Вот есть у меня такой друг, простой как пять копеек, я его так порой и называю, Вовка пять копеек. Он не обижается, понимает всё, смеёмся вместе. Из разных передряг меня выручал, цены ему нет.

Помню однажды жизнь мне спас. Неводили вместе, у Вовки невод такой длинный, чуть ли не во всю нашу речку, а сеть мелкая, ни одна рыбёшка не проскочит.

У Кантемира Юпитер возьмём, поедем на Муханку, так наша речка называется, наловим целую люльку, поделим, часть себе на пожарить, часть продадим, копеечка лишняя появится.

Как - то поехали мы неводить года два назад, июнь был, воды ещё много было. Вовка всегда в глубь идёт, а я по краюшку, метрах в пяти от берега, там воды немного, самое то для меня, так как я плавать не умею. Почему не умею? Да как-то не знаю, возможности не представлялось.

Невод правильно вести нужно уметь, тот, кто в глубине, на несколько метров впереди должен идти, а кто с краю, позади.

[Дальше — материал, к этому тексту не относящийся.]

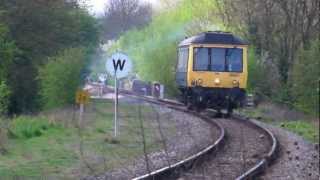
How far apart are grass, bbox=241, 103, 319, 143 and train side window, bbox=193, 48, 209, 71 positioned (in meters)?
3.09

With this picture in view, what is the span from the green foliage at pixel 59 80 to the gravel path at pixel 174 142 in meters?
3.80

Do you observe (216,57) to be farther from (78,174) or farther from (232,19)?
(78,174)

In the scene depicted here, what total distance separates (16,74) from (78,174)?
793 inches

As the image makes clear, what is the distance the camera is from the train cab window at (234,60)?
3191cm

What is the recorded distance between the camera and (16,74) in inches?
1294

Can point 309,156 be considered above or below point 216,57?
below

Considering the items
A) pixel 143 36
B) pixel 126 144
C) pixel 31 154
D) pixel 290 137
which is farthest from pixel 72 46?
pixel 143 36

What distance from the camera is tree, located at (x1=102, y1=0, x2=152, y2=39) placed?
7671 cm

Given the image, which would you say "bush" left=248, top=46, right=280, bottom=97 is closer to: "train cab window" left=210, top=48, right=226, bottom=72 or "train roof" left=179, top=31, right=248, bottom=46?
"train cab window" left=210, top=48, right=226, bottom=72

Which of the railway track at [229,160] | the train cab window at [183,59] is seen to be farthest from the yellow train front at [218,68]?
the railway track at [229,160]

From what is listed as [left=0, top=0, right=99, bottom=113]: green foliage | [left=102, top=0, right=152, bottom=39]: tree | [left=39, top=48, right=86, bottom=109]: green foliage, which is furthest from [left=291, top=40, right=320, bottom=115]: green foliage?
[left=102, top=0, right=152, bottom=39]: tree

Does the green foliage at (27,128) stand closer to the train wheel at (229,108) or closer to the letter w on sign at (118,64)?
the letter w on sign at (118,64)

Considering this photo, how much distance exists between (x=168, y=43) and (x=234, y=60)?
16.5 metres

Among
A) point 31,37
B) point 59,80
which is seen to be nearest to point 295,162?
point 59,80
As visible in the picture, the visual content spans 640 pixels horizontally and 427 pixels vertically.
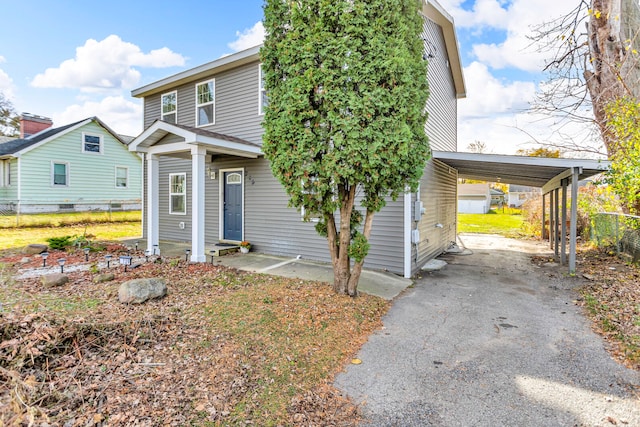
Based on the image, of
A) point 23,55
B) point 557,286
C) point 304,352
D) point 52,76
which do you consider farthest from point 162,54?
point 557,286

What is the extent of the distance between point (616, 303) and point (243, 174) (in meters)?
8.61

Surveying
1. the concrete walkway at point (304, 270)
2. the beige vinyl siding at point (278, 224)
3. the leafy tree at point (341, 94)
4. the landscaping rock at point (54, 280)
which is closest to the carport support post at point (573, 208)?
the beige vinyl siding at point (278, 224)

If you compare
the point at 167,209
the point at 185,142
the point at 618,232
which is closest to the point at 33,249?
the point at 167,209

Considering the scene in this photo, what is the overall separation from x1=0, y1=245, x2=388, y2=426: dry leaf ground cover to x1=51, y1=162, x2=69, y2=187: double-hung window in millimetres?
15288

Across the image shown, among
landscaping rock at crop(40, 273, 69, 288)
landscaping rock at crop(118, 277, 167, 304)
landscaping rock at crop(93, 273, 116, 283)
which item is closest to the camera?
landscaping rock at crop(118, 277, 167, 304)

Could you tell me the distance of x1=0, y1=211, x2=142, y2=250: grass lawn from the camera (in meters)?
11.2

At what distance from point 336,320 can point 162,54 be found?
1614 cm

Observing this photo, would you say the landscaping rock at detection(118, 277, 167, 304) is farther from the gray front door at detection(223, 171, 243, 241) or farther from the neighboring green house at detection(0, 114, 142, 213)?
the neighboring green house at detection(0, 114, 142, 213)

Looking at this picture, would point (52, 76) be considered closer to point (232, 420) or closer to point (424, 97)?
point (424, 97)

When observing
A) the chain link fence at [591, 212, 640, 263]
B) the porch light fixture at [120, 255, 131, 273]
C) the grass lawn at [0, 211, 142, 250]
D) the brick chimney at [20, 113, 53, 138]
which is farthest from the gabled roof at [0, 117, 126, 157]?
the chain link fence at [591, 212, 640, 263]

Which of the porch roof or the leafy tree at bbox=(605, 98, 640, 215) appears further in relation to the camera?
the porch roof

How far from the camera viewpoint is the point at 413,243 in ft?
23.6

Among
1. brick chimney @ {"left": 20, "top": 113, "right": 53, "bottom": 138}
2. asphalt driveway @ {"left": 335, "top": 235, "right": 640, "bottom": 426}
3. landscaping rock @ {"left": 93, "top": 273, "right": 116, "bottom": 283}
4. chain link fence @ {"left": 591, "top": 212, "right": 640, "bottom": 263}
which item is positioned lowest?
asphalt driveway @ {"left": 335, "top": 235, "right": 640, "bottom": 426}

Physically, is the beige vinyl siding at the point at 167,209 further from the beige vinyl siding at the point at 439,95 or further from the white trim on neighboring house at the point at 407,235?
the beige vinyl siding at the point at 439,95
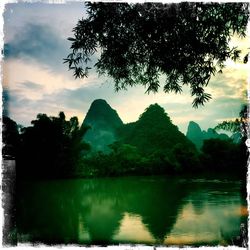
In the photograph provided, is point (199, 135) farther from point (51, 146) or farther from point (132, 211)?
point (51, 146)

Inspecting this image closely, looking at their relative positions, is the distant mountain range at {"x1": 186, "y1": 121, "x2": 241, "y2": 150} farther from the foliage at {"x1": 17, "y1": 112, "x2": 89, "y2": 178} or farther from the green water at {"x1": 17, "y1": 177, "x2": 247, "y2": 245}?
the foliage at {"x1": 17, "y1": 112, "x2": 89, "y2": 178}

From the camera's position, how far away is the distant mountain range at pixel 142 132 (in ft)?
12.6

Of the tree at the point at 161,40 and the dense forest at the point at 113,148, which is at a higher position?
the tree at the point at 161,40

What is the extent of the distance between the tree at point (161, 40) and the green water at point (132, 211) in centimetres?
90

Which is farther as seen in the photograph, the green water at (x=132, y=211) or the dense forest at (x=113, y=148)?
the dense forest at (x=113, y=148)

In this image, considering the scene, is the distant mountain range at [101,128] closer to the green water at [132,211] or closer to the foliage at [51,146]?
the foliage at [51,146]

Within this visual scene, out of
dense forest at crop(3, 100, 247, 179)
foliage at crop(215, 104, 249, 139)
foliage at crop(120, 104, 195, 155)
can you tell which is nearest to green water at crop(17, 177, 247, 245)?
dense forest at crop(3, 100, 247, 179)

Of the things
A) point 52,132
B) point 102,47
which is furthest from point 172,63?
point 52,132

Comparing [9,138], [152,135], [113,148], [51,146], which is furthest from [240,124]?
[9,138]

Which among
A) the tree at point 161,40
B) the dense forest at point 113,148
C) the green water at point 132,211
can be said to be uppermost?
the tree at point 161,40

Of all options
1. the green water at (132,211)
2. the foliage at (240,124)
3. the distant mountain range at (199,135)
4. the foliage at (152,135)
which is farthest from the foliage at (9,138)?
the foliage at (240,124)

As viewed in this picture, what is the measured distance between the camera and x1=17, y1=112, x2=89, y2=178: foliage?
385cm

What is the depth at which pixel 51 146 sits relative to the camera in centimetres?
401

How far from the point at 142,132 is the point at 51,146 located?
34.8 inches
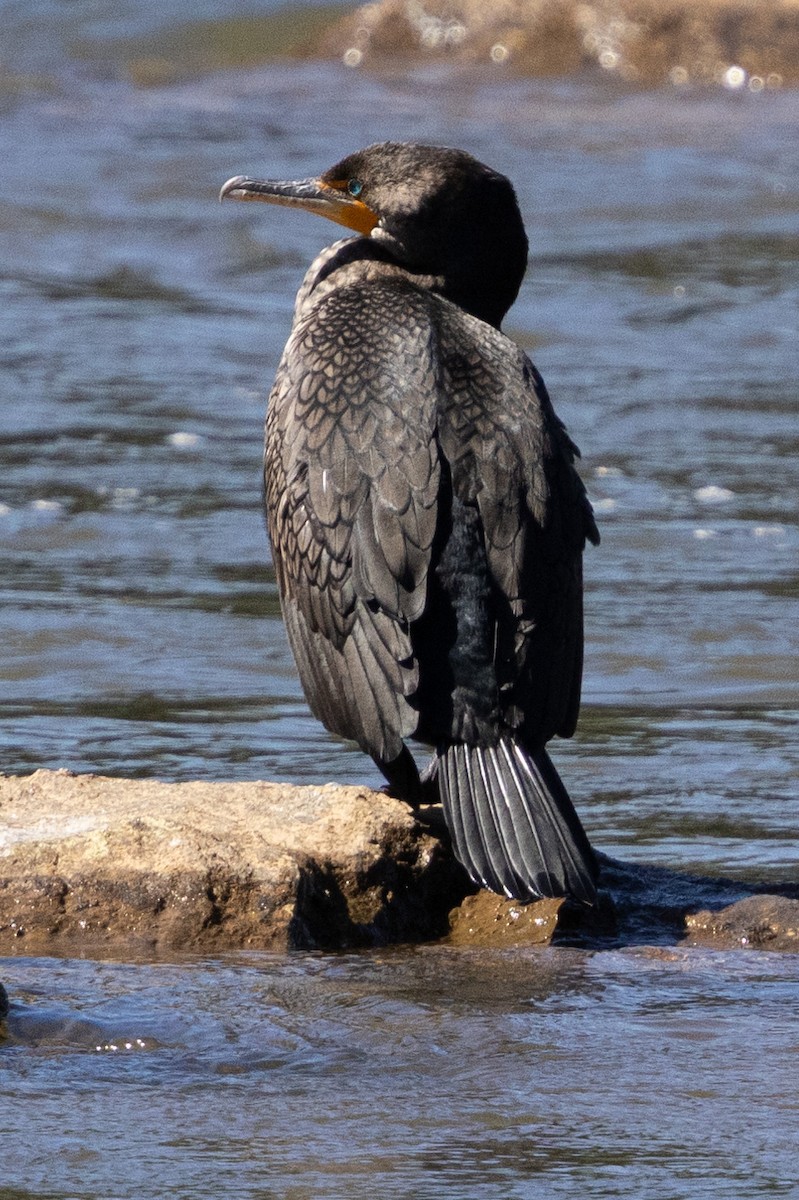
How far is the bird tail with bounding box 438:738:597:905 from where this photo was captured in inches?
149

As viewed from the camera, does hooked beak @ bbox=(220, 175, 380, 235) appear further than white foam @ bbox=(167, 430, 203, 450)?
No

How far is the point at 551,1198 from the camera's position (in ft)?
8.89

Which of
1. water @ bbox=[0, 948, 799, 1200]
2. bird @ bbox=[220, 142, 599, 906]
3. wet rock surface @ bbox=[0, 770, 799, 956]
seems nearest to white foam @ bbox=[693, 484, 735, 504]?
bird @ bbox=[220, 142, 599, 906]

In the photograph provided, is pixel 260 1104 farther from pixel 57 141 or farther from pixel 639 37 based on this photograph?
pixel 639 37

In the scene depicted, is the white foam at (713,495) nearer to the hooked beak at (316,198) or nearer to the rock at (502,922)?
the hooked beak at (316,198)

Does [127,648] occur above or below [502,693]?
below

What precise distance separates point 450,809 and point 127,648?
2573 millimetres

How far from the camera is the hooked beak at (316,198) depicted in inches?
186

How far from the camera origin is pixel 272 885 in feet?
12.4

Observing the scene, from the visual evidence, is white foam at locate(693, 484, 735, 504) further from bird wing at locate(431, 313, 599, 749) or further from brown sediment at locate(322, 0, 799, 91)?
brown sediment at locate(322, 0, 799, 91)

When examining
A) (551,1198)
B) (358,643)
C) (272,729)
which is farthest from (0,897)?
(272,729)

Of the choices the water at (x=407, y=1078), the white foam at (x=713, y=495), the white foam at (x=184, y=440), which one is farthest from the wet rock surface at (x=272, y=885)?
the white foam at (x=184, y=440)

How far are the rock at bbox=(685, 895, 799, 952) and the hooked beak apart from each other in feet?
5.48

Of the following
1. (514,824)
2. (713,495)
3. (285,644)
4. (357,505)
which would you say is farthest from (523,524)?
(713,495)
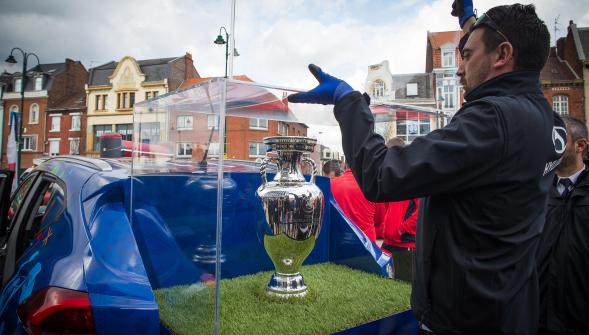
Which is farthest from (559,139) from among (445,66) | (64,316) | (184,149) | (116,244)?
(445,66)

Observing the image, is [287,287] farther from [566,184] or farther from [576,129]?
[576,129]

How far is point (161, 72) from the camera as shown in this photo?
29.4 meters

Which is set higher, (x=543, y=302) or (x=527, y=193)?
(x=527, y=193)

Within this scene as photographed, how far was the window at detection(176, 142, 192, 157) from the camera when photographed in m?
1.58

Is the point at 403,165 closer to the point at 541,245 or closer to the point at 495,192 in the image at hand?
the point at 495,192

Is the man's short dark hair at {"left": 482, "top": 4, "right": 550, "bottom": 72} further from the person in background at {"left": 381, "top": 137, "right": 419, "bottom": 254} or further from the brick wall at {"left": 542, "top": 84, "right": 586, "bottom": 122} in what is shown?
the brick wall at {"left": 542, "top": 84, "right": 586, "bottom": 122}

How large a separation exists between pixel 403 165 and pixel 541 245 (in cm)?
150

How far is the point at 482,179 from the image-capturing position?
99cm

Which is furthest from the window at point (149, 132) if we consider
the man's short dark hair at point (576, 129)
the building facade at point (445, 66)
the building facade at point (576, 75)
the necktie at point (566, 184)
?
the building facade at point (445, 66)

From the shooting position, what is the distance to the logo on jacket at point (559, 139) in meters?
1.29

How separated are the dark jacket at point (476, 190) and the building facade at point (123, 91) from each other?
30.0 m

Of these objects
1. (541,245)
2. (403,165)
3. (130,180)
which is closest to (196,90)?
(130,180)

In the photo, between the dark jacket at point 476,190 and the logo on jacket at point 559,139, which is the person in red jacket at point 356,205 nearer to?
the logo on jacket at point 559,139

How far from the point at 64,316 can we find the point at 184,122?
890 millimetres
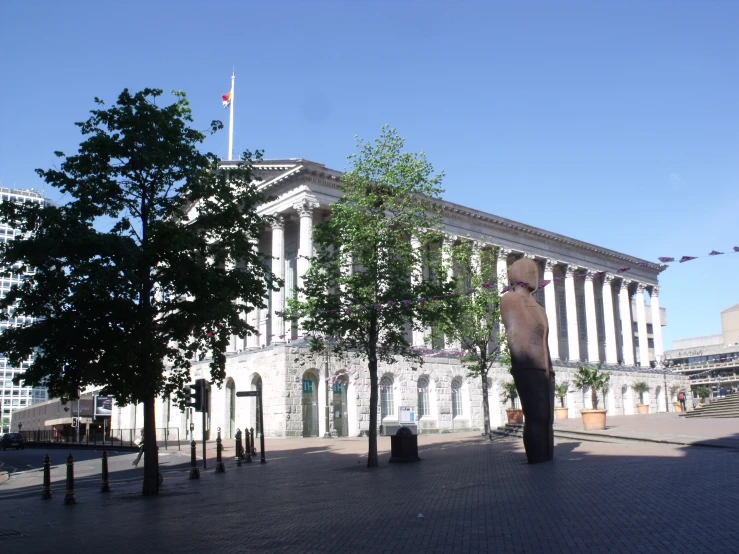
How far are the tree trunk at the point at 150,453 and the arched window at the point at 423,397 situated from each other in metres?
34.7

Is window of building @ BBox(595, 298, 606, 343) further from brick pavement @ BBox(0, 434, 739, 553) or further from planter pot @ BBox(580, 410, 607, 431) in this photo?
brick pavement @ BBox(0, 434, 739, 553)

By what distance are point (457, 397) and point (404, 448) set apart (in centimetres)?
3076

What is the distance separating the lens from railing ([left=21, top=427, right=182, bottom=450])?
153ft

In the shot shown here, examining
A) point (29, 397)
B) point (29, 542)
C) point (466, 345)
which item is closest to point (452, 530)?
point (29, 542)

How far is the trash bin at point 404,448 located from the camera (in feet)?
79.1

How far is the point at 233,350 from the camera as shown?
50.8 metres

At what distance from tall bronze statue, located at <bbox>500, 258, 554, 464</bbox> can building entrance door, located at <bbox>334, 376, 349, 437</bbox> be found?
27636mm

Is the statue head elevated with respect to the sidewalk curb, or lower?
→ elevated

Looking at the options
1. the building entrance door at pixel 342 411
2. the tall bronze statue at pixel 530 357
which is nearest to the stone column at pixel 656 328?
the building entrance door at pixel 342 411

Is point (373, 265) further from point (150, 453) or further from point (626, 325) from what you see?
point (626, 325)

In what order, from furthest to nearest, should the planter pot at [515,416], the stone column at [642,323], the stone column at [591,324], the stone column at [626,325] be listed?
the stone column at [642,323], the stone column at [626,325], the stone column at [591,324], the planter pot at [515,416]

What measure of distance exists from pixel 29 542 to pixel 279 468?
519 inches

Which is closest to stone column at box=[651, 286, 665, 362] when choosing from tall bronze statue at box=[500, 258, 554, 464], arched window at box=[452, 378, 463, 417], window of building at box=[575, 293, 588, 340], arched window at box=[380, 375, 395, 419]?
window of building at box=[575, 293, 588, 340]

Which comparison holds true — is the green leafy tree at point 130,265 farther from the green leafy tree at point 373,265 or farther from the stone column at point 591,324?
the stone column at point 591,324
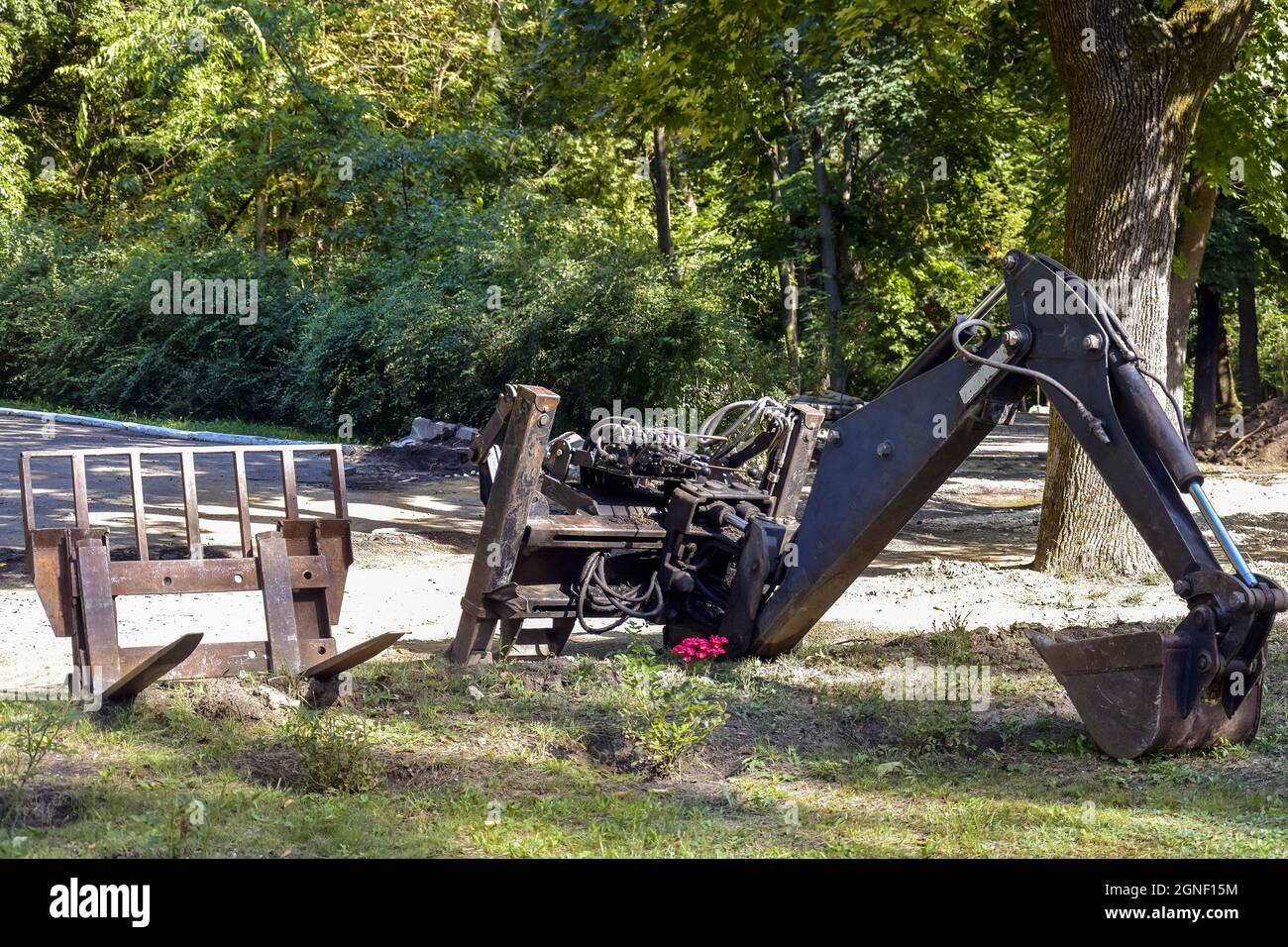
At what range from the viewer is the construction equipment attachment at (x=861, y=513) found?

Палку нужно по дну тащить и немного на себя наклонять, чтобы угол небольшой получался. Вовка на глубине уже почти плывёт, я иду в воде по бёдра, течение сильное было тогда, быстро не бежим, да и не получилось бы, поэтому держим темп.

Всё произошло как-то резко, я не успел понять, как дно ушло из-под ног, я даже дыхание не задержал, рот и нос сразу залило водой, резкая боль пронзила лёгкие. Всё, что я успел сделать - это поднять голову и увидеть, как небо уходит от меня всё дальше и дальше, и в глазах становится всё темнее и темнее. Страшно. Я дёргаюсь, пытаюсь всплыть, пытаюсь хотя бы остаться на том уровне где нахожусь и не уйти глубже. Стало ещё страшнее, я сам превратился в страх. Секунда, две, три, рука. Вовкина рука хватает меня за футболку и тянет на верх. Свет, воздух. Много воздуха, лёгкие не могут вдохнуть столько сразу, Вовка тянет меня на берег, я отплёвываюсь, жадно хапаю воздух, снова отплёвываюсь. Я жив, я буду жить дальше. Вдохнул, закрыл глаза. Выдохнул, открыл глаза. Берег, наконец-то берег.

- Детишки видно яму вырыли, - Говорит Вовка. - Сколько раз я им говорил, не ройте у берега, так им без толку.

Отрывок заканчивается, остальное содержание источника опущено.